Dr. Shushan Karapetian’s research initiatives center contemporary Armenian experiences, with special focus on competing ideologies at the intersection of language and the construction of transnational identity. Through interdisciplinary perspectives, the director’s work highlights the dynamic ways in which contemporary Armenian identities are negotiated, performed, and transmitted across geographic, national, and generational boundaries.
Broadcasting Armenia(nness) via Vanity License Plates in Los Angeles
This study collects and examines Armenia(n) themed personalized license plates in Los Angeles as a means of projecting sociocultural and sociolinguistic identities by Armenian Americans. Having sourced a visual archive of nearly 1000 original plates, the project explores how diasporans broadcast various facets of their Armenian heritage through the creative alphanumeric combinations that a seven-unit California license plate affords. Given the dynamism of Los Angeles as an immigrant metropolis and vibrant center of Armenian diasporic life, this project investigates the (meta)linguistic, thematic, and social nuances in both the crafting and promotion of Armenian identity through these unique moving signs.
Performing Diasporic Resistance: (Re)Claiming the Heritage Language
Based on fieldwork in Armenia and Los Angeles during and after the 2020 Artsakh (Nagorno-Karabakh) War, this study examines the unprecedented transnational mobilization of Armenian communities worldwide. Considering the advances in digital media and communication technologies, the scope of civilian participation in warfare has exponentially grown. This study considers how language is viewed and used during war, particularly the heritage language of diasporan civilians. More specifically, it explores to what extent the heritage language is employed as both a symbolic and strategic tool in wartime transnational activism. The project proposes that transnational actors (re)claimed the Armenian language as an act of resistance in the context of participatory warfare, which also served as a powerful means of fashioning and solidifying diasporic identities.
Ethnolinguistic Masculinity: Interdependence of Language and Gender Socialization among Armenian American Men
This ethnographic study explores the interdependence and resilience of gender and language socialization in the performance of masculinity among Armenian American men in Los Angeles. The study proposes the novel formulation of an ethnolinguistic masculinity in a diasporic context, in which proficiency in a minority language is instrumentalized to perform masculinity as a strategy for maintaining social cohesion, status, and power. Embedded in multiple academic disciplines, including Linguistic Anthropology, Gender Studies, and Armenian Studies, the project offers a transnational perspective through an unexamined cohort of men who were born in Armenia but came of age in Los Angeles. Based on a series of ethnographic interviews, the study examines these men’s constructions and performances of masculinity through the influence of hegemonic codes and their evolution over space and time, with particular focus on the resilience of the Armenian language as the instrument of socialization and articulation.
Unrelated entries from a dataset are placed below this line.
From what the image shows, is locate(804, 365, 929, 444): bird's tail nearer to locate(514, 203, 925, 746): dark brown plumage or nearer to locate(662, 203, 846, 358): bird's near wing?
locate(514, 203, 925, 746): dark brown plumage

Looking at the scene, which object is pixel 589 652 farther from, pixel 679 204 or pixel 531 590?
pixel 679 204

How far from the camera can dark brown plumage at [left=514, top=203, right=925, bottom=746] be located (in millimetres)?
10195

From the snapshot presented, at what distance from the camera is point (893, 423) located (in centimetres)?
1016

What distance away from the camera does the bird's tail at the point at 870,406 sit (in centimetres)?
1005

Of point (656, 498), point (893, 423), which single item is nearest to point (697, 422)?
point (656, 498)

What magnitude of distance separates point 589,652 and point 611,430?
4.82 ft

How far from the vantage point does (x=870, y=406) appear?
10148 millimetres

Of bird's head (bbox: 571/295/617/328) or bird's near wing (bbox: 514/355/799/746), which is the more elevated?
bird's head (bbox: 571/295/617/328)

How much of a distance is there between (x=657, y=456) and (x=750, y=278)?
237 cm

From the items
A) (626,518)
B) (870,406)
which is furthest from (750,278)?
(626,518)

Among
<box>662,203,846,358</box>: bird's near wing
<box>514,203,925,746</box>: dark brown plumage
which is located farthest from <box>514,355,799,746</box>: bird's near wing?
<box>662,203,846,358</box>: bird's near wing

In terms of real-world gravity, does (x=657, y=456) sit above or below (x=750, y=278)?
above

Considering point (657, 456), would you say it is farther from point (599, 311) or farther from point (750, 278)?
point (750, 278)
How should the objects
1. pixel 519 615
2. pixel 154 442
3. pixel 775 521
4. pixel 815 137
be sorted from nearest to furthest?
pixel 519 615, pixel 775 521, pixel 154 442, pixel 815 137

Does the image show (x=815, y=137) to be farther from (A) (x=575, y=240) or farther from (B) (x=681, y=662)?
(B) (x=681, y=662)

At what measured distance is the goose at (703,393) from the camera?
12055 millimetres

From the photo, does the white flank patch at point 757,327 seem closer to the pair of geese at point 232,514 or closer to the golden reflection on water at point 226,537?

Intergenerational Trauma and Resilience Post-2020 Nagorno-Karabakh War
This mixed-method study investigates how Armenian populations from Armenia and Artsakh were impacted by intergenerational trauma after the 2020 Artsakh (Nagorno-Karabakh) War and the factors that shaped resilience. Quantitative data were collected using instruments with strong psychometric properties, while semi-structured interviews provided qualitative depth. The study poses two major questions: 1) What was the impact of intergenerational/historical traumas in framing the experience of the 2020 War? 2) What factors contribute to resilience when a major trauma occurs in a population that has experienced so much intergenerational trauma? To protect the mental health of future generations, it is imperative for more research to understand the transmission of intergenerational traumas and how to decrease the chances of transmission.
The study was conceived by Dr. Shushan Karapetian and former Institute student worker Arman Dzhragatspanyan (BA, Health and Human Sciences, USC, MA, Political Science, and International Affairs, American University of Armenia). The research team grew to include Dr. Frank Manis (Professor of Psychology, USC), Dr. Clayton Stephenson (Associate Professor of Psychology, USC), and Dr. Valentina Ogaryan (Clinical Psychologist and Clinical Director of Simms/Mann Center, UCLA).